SET TASKS:
[1] Judge whether each statement matches the earnings call excerpt, answering yes or no and quoting the deciding words. (a) The excerpt says 340 rigs are still working. (b) Within the price band it mentions, crude producers are described as readily moving rigs. (c) The Permian exit figure given is 6.15.
[2] Answer from the earnings call excerpt:
(a) How much monthly growth is needed to achieve the 500,000 bpd growth range?
(b) What has happened with some gas rigs?
(c) What Permian figure is given for the beginning of the year?
[3] Carry on the earnings call excerpt from its final sentence.

--- start of TEXT BLOCK ---

Hey, Michael Blum. Good morning. What I would say is combination of activity, as Willie Chiang alluded to, of 340 rigs still working, that's in line with our plan and activity. Number of completion crews, number of connections in the first half of this year and the second half. Current volumes on the system, that growth implies roughly to 40,000 to 50,000 bpd per month of growth necessary to achieve the 500,000 bpd growth range. Discussions with producers.

Jeremy Tonet
Managing Director and Senior Equity Research Analyst, JP Morgan

We're in this band of inelasticity somewhere between, I don't know if it's $65 to $85, but it doesn't seem like producers move rigs one way or the other on the crude side. Gas has kind of gotten out of that, and you've seen some gas rigs move off. By and large, we don't see any material change to our forecast.

Wilfred Chiang
Chairman and CEO, Plains All American Pipeline

Michael, this is Willie. You've probably seen, the Permian, numbers. We ended at 5.65 at the beginning of the year. We think we're right around 5.9 now, and our exit is kind of 6.15. We're kind of on track with what we had outlined in February.

--- end of TEXT BLOCK ---
--- start of RECORDS SUPPLIED ---

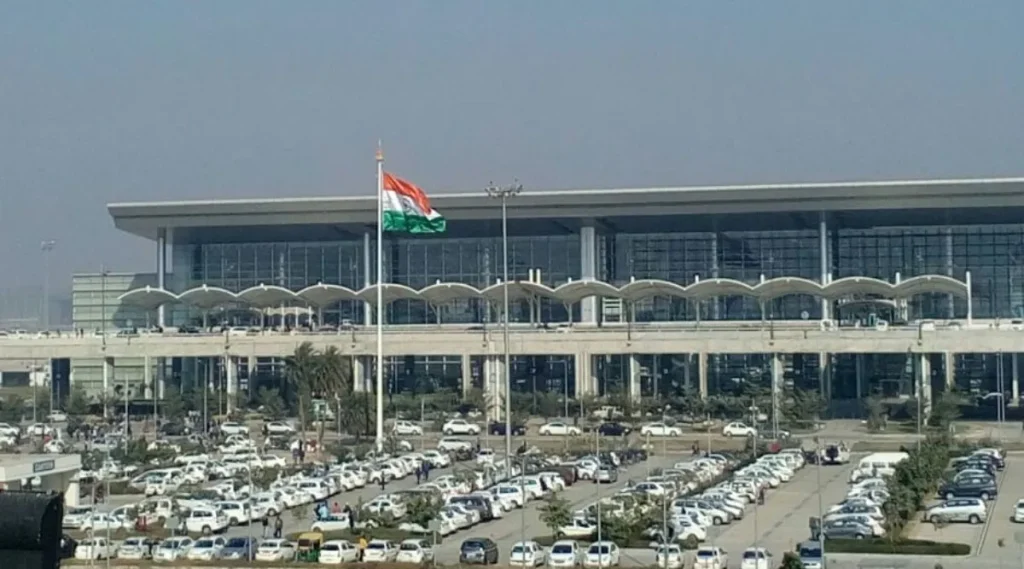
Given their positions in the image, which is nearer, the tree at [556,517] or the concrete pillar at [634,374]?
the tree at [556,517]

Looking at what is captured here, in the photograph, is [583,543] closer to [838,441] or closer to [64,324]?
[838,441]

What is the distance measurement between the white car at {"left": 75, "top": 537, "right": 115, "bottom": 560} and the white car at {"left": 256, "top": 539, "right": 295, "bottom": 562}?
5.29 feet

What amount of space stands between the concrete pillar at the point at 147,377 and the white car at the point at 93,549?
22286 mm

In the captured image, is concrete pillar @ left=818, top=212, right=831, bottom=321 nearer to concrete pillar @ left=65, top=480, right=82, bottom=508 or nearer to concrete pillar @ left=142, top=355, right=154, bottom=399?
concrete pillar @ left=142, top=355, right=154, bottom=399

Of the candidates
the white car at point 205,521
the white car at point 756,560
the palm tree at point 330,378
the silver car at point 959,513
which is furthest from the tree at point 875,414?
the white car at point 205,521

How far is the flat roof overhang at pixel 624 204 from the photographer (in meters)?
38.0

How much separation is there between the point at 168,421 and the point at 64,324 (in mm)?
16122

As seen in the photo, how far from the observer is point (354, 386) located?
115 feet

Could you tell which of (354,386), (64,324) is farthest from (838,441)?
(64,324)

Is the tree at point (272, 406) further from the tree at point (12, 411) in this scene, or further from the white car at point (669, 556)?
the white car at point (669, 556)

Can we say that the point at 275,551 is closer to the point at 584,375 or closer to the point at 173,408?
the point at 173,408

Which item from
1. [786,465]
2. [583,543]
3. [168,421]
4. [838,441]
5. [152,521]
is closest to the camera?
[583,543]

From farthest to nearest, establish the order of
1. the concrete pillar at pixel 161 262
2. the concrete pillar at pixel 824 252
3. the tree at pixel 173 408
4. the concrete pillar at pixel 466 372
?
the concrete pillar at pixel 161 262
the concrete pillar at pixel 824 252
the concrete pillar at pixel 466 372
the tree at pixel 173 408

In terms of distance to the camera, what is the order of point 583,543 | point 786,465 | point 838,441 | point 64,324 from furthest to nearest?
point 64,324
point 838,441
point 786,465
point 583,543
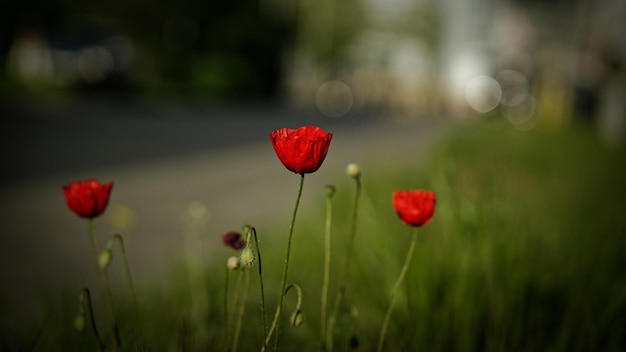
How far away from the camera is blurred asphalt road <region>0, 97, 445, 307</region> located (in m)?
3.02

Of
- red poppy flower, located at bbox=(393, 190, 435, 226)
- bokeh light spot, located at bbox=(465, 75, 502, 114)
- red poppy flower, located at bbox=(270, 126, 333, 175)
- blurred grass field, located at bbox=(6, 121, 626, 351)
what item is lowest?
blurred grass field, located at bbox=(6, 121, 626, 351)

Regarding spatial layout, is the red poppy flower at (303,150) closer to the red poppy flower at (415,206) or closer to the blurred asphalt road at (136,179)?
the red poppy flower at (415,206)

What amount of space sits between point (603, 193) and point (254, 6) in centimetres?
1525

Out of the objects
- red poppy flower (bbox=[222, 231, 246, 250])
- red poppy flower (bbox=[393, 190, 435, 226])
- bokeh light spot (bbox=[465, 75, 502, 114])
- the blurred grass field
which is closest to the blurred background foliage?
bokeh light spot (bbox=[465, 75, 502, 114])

--- end of RECORDS SUPPLIED ---

TASK RESULTS:
[1]
(a) Yes: "of 340 rigs still working"
(b) No: "it doesn't seem like producers move rigs one way or the other on the crude side"
(c) Yes: "our exit is kind of 6.15"

[2]
(a) Roughly 40,000 to 50,000 bpd per month
(b) Some gas rigs have moved off.
(c) 5.65

[3]
Michael Blum
Managing Director and Senior Equity Analyst, Wells Fargo

Okay, great. Thanks for that. Realize you're not giving 2024 guidance yet, but just wanted to ask in general directionally how we should think about 2024 CapEx. Is there anything on the horizon that would point to that really being materially higher than 2023? Do you think that could trend higher or lower? Thanks.

Wilfred Chiang
Chairman and CEO, Plains All American Pipeline

You know, Michael, we've kind of stated our expectations of between $300 to 400 million of expansion CapEx. We'll likely get the question as we think about our NGL assets up in Canada and what we are trying to do there, even if we move forward with that, I think we'll still be in that range on an annual average basis over maybe a couple number of years. Most importantly, I don't think that we would be taking on any expansion CapEx that would jeopardize our free cash flow story and our desire to return capital back to unit holders.

Michael Blum
Managing Director and Senior Equity Analyst, Wells Fargo

Thanks, Willie.

Wilfred Chiang
Chairman and CEO, Plains All American Pipeline

You bet. Thank you.

Operator

One moment for our next question. Our next question comes from Spiro Dounis with Citi. Your line is open.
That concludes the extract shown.